### EXERCISES:
(A) List every community that the report on the diabetes project's visit to the San Juan Senior Center names as a place that many attendees came from.
(B) Copy the part of the report on the diabetes project's visit to the San Juan Senior Center that opens with the words containing "After sitting through" and closes with "a good level.".
(C) Answer these questions from the report on the diabetes project's visit to the San Juan Senior Center:
(i) Who is the director of the San Juan Senior Center?
(ii) What dish did Guerito make as part of the demonstration?
(iii) Where was Guerito for another health fair the day before?

### TEXT SECTION:
--------------------------------

BLUFF, Utah-On Aug. 29, elderly Navajo men and women along with their middle-aged children drifted in and out of the San Juan Senior Center throughout the day, taking advantage of health screening and nutrition education from the Navajo Nation Special Diabetes Project (NNSDP).
Many came from communities including Mexican Water, Red Mesa, Montezuma Creek and Monument Valley.
Lena Guerito, a nutritionist with the NNSDP Shiprock Service Unit, provided nutrition education while Health Education technician Rosey Jones and Senior Community Health worker Hannabah James provided screenings for glucose, blood pressure and cholesterol.
"This is very good for our Navajo elderly who come here on a regular basis," said Lorraine Mom, San Juan Senior Center director. "I think this is what our people need to hear about nutrition. Ms. Guerito does a very thorough job in explaining what is good to eat, how to prepare healthy meals, and prepares a dish right in front of the people ... they are enjoying the food that is simple and easy to fix."
After sitting through the nutrition presentation, the people took advantage of the health screening area. Some of them were advised that they need to cut back on using sugar and begin exercising while others were told that everything was at a good level.
Jones said that it is hard for people in the area to make healthy lifestyle choices because their water wells were contaminated many years ago by the oil wells and the people resorted to drinking a lot of soda. Many of the people now drink bottled water, but it becomes expensive when you have to provide for a large family, she said.
As part of the demonstration, Guerito made Frito beans. Instead of using Frito chips, however, she substituted blue-corn chips and unsalted chips that she covered with beans, tomatoes, onions, lettuce and cheese. She served this with bottled water and people enjoyed the simple, healthy meal with a smile.
Guerito said the day before she was in Nenahnezah for another health fair where she was able to educate more than 40 people about eating healthy meals.
"We have to keep track of how many people we serve each day for our monthly reports. Some days, it's 40 here and 60 there, but at the end of the month the totals may reach as high as 400 people that we were able to educate about better nutrition," said Guerito. "We also make home visits where we have personal contacts with people who have diabetes, and they share their stories with us, and we try to help them so that they take their medications properly, or prepare meals correctly so that they don't eat too much starchy foods, or sugar and fat," she added.

--------------------------------

### RECORDED DATA:
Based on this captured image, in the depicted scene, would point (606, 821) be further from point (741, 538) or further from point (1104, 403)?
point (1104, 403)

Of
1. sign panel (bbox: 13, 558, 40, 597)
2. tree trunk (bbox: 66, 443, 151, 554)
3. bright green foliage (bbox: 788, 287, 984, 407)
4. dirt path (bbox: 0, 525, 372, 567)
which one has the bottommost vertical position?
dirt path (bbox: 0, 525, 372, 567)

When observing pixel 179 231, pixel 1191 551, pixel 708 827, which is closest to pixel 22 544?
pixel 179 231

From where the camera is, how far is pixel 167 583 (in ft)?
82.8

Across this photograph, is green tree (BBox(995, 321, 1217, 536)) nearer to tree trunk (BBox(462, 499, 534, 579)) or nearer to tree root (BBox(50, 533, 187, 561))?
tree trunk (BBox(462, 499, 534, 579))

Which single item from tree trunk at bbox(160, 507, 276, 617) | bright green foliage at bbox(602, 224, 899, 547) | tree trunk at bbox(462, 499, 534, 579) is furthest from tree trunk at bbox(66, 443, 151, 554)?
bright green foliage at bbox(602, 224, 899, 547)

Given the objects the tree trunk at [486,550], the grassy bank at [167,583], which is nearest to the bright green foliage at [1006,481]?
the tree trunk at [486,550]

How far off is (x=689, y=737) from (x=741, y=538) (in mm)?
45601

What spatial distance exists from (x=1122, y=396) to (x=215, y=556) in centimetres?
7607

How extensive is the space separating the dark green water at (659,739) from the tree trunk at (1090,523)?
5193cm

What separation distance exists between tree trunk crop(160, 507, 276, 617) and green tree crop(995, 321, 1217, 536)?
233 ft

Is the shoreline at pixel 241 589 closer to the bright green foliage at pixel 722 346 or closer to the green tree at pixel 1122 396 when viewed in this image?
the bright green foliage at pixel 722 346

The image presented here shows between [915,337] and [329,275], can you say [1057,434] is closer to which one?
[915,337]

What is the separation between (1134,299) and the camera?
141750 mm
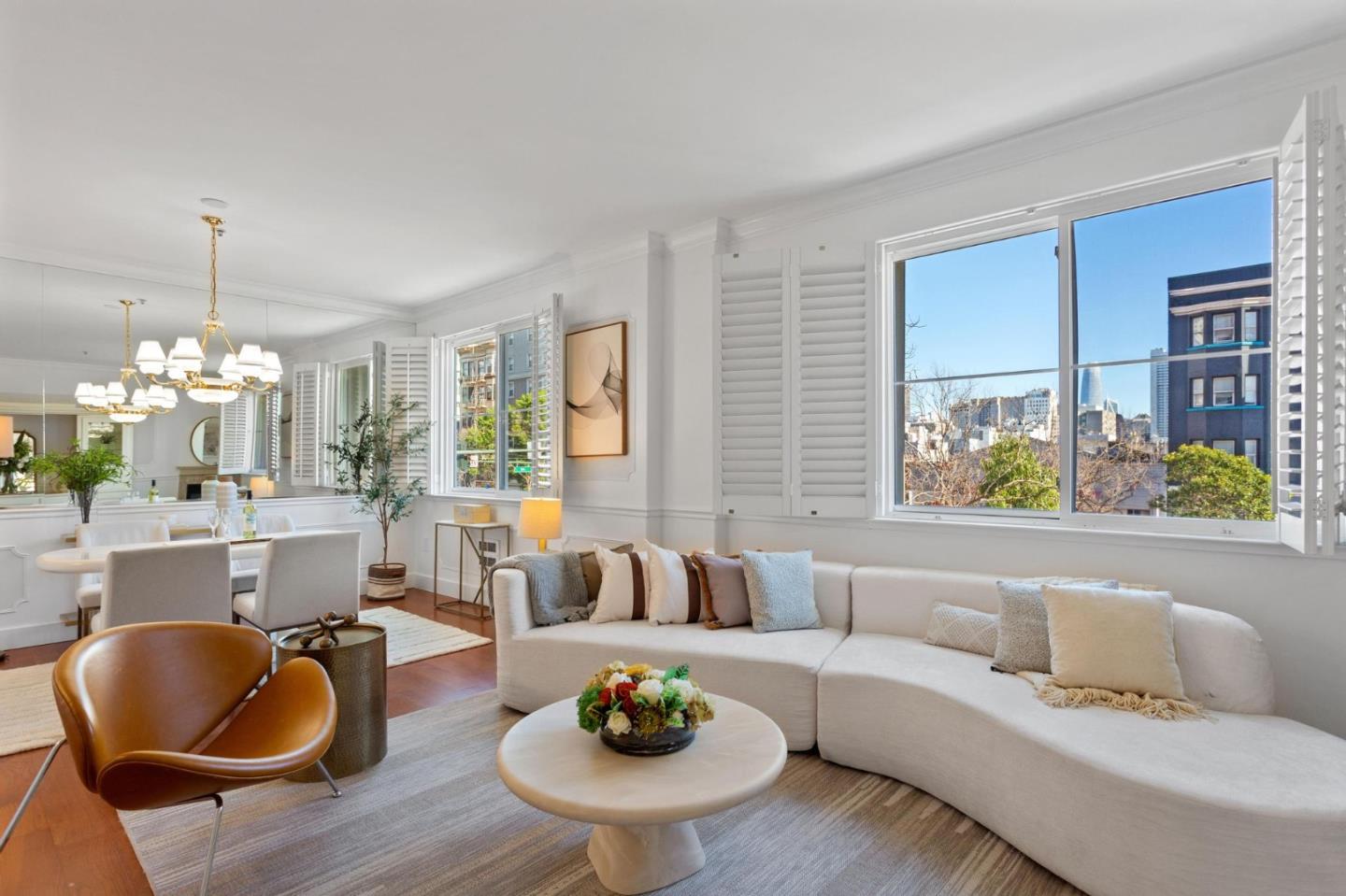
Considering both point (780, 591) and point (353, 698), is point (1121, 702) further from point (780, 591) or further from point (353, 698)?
point (353, 698)

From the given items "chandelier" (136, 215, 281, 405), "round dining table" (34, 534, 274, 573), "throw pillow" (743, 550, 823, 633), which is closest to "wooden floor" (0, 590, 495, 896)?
"round dining table" (34, 534, 274, 573)

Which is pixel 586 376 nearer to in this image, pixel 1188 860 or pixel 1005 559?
pixel 1005 559

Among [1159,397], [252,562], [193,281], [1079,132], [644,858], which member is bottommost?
[644,858]

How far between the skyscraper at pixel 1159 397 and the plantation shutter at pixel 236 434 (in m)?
6.08

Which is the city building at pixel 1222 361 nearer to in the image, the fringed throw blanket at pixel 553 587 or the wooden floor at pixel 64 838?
the fringed throw blanket at pixel 553 587

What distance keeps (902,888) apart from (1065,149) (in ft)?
9.94

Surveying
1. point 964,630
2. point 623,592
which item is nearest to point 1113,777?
point 964,630

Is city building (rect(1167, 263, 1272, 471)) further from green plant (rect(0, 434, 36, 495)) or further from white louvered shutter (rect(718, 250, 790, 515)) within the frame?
green plant (rect(0, 434, 36, 495))

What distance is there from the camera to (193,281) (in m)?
5.27

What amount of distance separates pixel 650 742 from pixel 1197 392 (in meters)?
2.61

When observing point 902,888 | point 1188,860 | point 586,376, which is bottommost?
point 902,888

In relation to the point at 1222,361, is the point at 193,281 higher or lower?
higher

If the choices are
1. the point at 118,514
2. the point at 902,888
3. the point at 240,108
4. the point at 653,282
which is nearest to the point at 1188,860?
the point at 902,888

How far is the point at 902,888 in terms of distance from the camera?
2.00 m
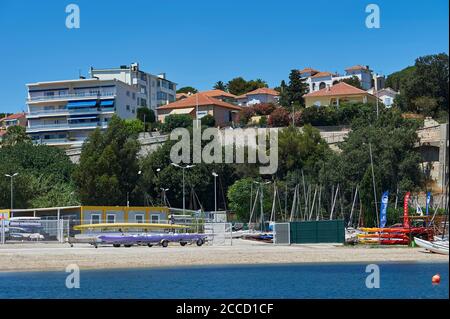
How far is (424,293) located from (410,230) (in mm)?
23811

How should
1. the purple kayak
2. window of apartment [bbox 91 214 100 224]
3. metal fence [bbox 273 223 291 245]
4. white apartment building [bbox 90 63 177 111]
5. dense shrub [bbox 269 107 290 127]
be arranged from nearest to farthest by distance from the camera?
the purple kayak → metal fence [bbox 273 223 291 245] → window of apartment [bbox 91 214 100 224] → dense shrub [bbox 269 107 290 127] → white apartment building [bbox 90 63 177 111]

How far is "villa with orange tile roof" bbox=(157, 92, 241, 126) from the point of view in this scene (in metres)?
124

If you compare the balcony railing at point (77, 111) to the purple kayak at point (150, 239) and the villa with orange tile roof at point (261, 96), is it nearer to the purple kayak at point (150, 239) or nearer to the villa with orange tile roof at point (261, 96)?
the villa with orange tile roof at point (261, 96)

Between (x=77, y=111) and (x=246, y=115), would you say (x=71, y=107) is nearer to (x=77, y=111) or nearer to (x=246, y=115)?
(x=77, y=111)

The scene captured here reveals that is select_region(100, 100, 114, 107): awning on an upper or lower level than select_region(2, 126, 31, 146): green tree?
upper

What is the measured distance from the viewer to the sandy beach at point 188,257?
3856cm

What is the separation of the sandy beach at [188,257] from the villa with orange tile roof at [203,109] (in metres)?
76.3

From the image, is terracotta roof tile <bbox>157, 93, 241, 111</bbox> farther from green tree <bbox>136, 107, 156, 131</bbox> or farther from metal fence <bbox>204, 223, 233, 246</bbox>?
metal fence <bbox>204, 223, 233, 246</bbox>

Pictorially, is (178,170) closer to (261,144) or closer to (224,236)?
(261,144)

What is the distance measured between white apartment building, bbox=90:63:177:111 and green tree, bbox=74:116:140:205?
4912 cm

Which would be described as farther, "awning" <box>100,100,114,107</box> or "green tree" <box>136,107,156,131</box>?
"awning" <box>100,100,114,107</box>

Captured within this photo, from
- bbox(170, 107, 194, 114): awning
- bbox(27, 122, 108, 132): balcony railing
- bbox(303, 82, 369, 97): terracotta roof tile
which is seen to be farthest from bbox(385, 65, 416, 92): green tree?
bbox(27, 122, 108, 132): balcony railing

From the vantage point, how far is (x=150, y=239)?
5062cm

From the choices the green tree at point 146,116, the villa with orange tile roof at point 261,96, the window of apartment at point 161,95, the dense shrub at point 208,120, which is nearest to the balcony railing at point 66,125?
the green tree at point 146,116
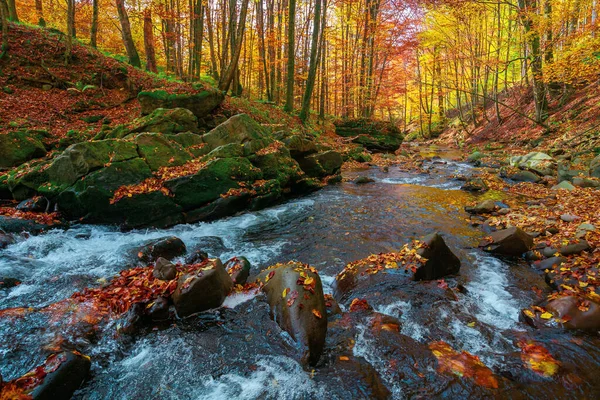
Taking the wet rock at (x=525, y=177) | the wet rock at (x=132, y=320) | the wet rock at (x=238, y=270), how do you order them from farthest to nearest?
1. the wet rock at (x=525, y=177)
2. the wet rock at (x=238, y=270)
3. the wet rock at (x=132, y=320)

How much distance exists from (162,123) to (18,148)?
4052 millimetres

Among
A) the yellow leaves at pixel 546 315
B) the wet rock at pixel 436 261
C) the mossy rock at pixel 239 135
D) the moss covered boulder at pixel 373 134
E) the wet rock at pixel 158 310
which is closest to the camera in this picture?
the yellow leaves at pixel 546 315

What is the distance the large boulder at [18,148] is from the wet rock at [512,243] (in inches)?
490

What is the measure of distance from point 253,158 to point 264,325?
6.69 meters

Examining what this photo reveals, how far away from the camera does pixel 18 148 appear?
9.23m

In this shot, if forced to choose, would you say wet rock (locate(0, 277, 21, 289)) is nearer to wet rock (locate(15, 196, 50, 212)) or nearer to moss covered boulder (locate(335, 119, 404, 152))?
wet rock (locate(15, 196, 50, 212))

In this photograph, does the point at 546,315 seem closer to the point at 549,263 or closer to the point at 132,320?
the point at 549,263

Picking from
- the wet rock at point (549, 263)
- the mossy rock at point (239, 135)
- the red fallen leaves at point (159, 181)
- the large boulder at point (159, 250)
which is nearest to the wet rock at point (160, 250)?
the large boulder at point (159, 250)

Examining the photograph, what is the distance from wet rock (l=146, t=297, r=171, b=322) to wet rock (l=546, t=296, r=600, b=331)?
5092 mm

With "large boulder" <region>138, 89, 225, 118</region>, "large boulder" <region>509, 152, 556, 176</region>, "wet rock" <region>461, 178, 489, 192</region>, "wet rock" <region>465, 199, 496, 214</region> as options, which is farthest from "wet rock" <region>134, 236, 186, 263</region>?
"large boulder" <region>509, 152, 556, 176</region>

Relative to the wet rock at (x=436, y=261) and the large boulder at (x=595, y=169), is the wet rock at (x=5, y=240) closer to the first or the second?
the wet rock at (x=436, y=261)

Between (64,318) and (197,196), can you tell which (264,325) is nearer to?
(64,318)

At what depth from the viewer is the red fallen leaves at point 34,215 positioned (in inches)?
278

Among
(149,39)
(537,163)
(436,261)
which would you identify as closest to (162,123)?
(436,261)
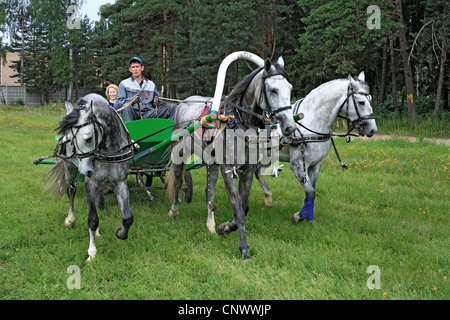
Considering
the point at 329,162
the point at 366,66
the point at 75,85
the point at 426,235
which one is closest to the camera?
the point at 426,235

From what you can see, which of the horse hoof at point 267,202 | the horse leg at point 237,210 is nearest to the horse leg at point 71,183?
the horse leg at point 237,210

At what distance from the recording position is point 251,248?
4.77 meters

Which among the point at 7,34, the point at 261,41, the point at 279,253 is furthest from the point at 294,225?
the point at 7,34

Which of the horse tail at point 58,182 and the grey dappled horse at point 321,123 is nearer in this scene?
the grey dappled horse at point 321,123

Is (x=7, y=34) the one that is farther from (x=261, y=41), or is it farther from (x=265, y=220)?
(x=265, y=220)

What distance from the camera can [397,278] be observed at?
12.8ft

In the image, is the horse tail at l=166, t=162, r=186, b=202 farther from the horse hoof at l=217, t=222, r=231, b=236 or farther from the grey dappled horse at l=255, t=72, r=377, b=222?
the grey dappled horse at l=255, t=72, r=377, b=222

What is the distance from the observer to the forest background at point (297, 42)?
1630 centimetres

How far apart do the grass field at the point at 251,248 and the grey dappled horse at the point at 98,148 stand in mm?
598

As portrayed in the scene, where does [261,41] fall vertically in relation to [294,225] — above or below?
above

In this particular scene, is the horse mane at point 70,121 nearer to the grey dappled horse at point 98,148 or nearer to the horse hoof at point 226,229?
the grey dappled horse at point 98,148

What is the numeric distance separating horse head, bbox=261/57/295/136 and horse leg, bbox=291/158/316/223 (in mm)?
1724

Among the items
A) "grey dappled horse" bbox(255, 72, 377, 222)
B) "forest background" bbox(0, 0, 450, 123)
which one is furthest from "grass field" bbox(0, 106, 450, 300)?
"forest background" bbox(0, 0, 450, 123)
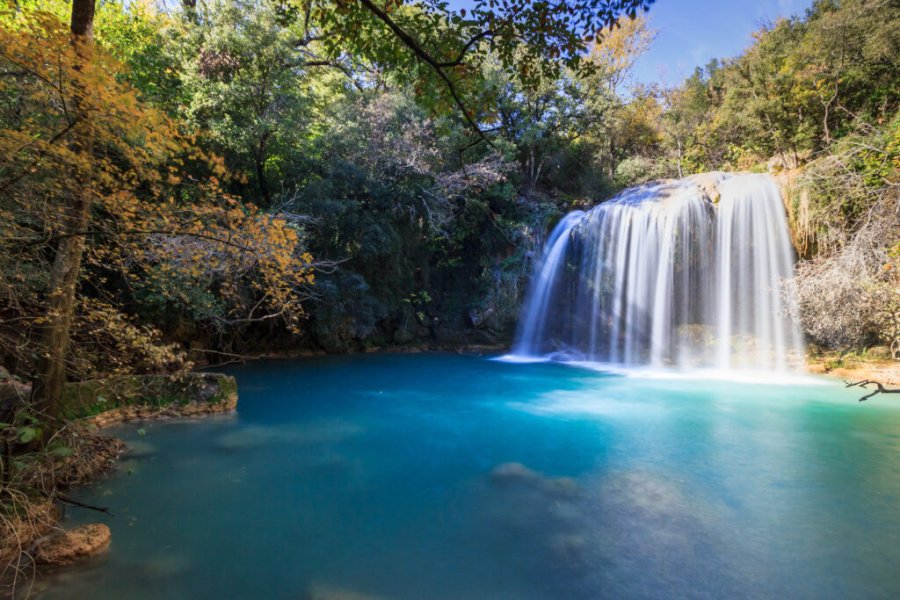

--------------------------------

### ANSWER LIST:
(A) Mexican Water, Red Mesa, Montezuma Creek, Monument Valley

(B)
After sitting through the nutrition presentation, the people took advantage of the health screening area. Some of them were advised that they need to cut back on using sugar and begin exercising while others were told that everything was at a good level.

(C)
(i) Lorraine Mom
(ii) Frito beans
(iii) Nenahnezah